═════ ENTRIES PROVIDED

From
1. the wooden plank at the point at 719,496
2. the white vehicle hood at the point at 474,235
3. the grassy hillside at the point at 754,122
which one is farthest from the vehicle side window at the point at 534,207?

══════════

**WORK TO BE COMPLETED**
Please give the lines above as a numbered list, leaving out any blank lines.

**OUTPUT OF THE TASK**
1. From
2. 1. the wooden plank at the point at 719,496
3. 2. the white vehicle hood at the point at 474,235
4. 3. the grassy hillside at the point at 754,122
5. which one is farthest from the vehicle side window at the point at 534,207?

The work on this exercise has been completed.